Here is a part of a report of two words with an edit distance of 1. It includes how many times each word occurred (once and nine times in the first report), and the line and line number illustrating each word in the text.

Marañon(1):Marañón(9)
      12077: rivers Uriaparia and Marañon, and this one of La Plata. I answered
      1047: Gran Chaco, of Alvarado and Mercadillo in the valleys of the Marañón

out-going(1):outgoing(4)
      8437: out-going force of sex-energy. The family relations
      9798: This outgoing impulse among members of

Edit distance checks do not compare every word in the file. For example, it will not report that "think" and "thing" are one edit apart, differing by only the last character. If it did that, there would be many hundreds of false positives making the run report impractical. Edit distance checks require that at least one of the words is not a dictionary word or that at least one of them is hyphenated.

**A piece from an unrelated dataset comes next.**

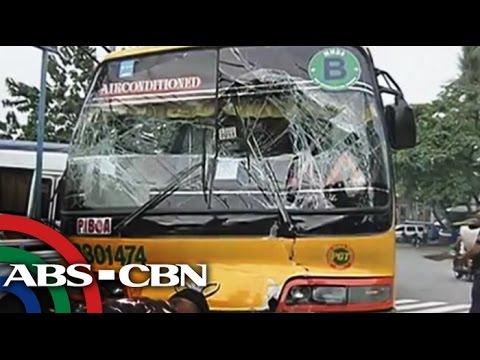 Bus, sumalpok sa isa pang bus; 10 sugatan
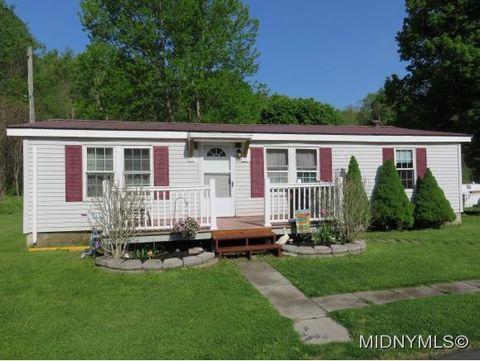 5599 Valley Rd, Oriskany, NY 13424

Notes on "spacing pattern" report

The spacing pattern is a visual presentation of the book's use of vertical spaces. Here is a display from a recent book.

     0 311
    12 41..1
    28 412
    39 4
    47 3
    52 4221..1
   332 421..1
   731 421..1
  1060 421..1
  1407 421..1
  1841 421..1
  2015 421..1
  2358 41..1
  2701 421..1
  3061 421..1
  3275 41..1

The format is line number followed by the spacing pattern. For example line 731 has 4 spaces. The next gap is 2 spaces (after the chapter title) and then th rest is a series of paragraphs.

Notice that any "3" is highlighted in red because three consecutive spaces is uncommon in DP texts. Notice also the pattern 2358 41..1 that shows an error: only that chapter heading has one space instead of two after the title.

Notes on Jeebies report

The pptext program includes he/be substitution checks. OCR scanning often confuses the letter "h" and the letter "b" when scanning "he" or "be" in the source text. That leads to sentences such as:

The question must he asked: is it worth using distinct wordlists?
Why be considered any other approach is a mystery.

The jeebies processing is very simplistic. The he/be data file contains the sequence "must|be|asked" but does not contain "must|he|asked". Similarly it contains "why|he|considered" but not "why|be|considered". Because the other form of each is present, both will be flagged and show up in the report like this:

why be considered
    using distinct wordlists? Why be considered any other
must he asked
    countries. The question must he asked: is it worth

Occasionally both forms will be in the he/be list. If that happens, if the less-common form is the one found in the text, it is shown along with the ratio of the more-common form to the one in the text. This all depends on if one or the other form was found in a massive scan of many texts to build the original he/be data file. If there is a he/be error and neither form is in the data file of over 100,000 he/be sequences, it will be missed. Consider these two sentences:

He would not let his son he thrown into battle.
He would not let his daughter he thrown into battle.

Both are clearly wrong, but only the second one will be caught because "daughter|be|thrown" is the only one in the he/be list. Jeebies is useful for many he/be errors but will miss some due to the limitations of its template-based approach.

verbose operation

For many error checks, pptext limits the number of reports. You may see five reports and then see "...3 more". To disable the limit and always show all reports, the verbose switch is provided.